I wear my Red Sox tattoo proudly and joke with Yankee fans that I also have a NY one in a place where the sun don't shine.

I've sat many a Yankee-Red Sox game listening in the bleachers while heated conversation took place between passionate Red Sox fans and equally passionate Yankee fans. The banter goes something like this.

Sox fan: "Oh yeah, well who choked in 2004?"

Yankee Fan: "Yo...look at the rings."

Sox fan: "Oh yeah, well who choked in 2004?"

Yankee Fan: "Yo, look at the rings."

Sox fan: "Word."

Sox fan:  "I know, I know...Yo, look at the rings."

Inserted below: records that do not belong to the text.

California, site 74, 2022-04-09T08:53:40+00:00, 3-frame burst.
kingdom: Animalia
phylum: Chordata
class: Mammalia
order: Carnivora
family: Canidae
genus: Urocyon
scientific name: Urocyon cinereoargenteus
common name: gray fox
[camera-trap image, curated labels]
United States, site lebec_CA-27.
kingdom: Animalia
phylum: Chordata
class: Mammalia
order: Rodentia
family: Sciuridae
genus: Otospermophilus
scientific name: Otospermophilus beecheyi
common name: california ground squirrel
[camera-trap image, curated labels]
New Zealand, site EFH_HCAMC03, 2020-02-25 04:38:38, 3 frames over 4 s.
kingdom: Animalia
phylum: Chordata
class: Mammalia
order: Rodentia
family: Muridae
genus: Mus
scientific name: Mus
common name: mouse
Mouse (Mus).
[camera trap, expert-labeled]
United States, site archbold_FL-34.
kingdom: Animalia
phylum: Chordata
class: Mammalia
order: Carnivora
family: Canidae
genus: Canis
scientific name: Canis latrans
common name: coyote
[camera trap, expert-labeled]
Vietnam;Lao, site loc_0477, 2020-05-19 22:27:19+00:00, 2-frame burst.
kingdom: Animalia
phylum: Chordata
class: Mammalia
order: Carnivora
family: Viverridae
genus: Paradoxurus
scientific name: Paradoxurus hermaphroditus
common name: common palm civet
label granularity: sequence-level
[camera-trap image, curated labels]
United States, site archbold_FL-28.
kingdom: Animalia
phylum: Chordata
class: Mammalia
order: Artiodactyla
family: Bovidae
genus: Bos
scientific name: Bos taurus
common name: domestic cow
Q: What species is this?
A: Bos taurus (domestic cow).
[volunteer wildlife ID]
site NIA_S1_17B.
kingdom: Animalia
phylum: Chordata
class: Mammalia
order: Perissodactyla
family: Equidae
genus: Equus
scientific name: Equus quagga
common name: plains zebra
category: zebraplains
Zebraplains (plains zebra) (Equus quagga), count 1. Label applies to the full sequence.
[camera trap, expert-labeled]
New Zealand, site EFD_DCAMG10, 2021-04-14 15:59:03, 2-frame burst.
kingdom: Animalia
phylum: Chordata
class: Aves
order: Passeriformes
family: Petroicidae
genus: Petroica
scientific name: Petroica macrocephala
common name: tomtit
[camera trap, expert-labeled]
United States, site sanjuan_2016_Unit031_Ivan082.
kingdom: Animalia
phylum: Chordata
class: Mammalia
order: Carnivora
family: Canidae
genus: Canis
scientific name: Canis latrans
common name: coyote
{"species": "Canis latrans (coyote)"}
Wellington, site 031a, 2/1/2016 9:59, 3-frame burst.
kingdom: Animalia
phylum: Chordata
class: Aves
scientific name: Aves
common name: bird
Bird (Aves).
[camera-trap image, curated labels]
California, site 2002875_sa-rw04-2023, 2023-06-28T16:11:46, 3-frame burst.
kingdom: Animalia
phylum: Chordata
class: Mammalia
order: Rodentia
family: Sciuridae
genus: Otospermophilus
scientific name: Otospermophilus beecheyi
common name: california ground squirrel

So, I know what you're thinking. I'm seeing the world again through my slightly jaded Red Sox glasses. Guilty as charged. I'm sure there is some intelligent life beyond New Haven.

After all, I've tossed back a few Guinness with Pete and Ivan at the Hairy Monk
(337 3rd Ave.@ 25th St). But on the whole (tell 'em how you really feel) , I suspect that most Yankee fans are a few fries short of a happy meal.

And so, I end with my favorite Yankee joke (no, it's not Jeffrey Maier):

Albert Einstein is at a party and asks one of the guests:

Albert: “What is your IQ?"

Guest: "165."

Albert: Great, we can talk about nuclear physics and cosmology.”

After a few minutes of lively discourse, another party guest tries to get in on the conversation.

Einstein asks him, “What is your IQ?”

Guest: "65."

To which Einstein replies: “GO YANKEES!”

Welcome to Fenway, Yankee fans...let the games begin.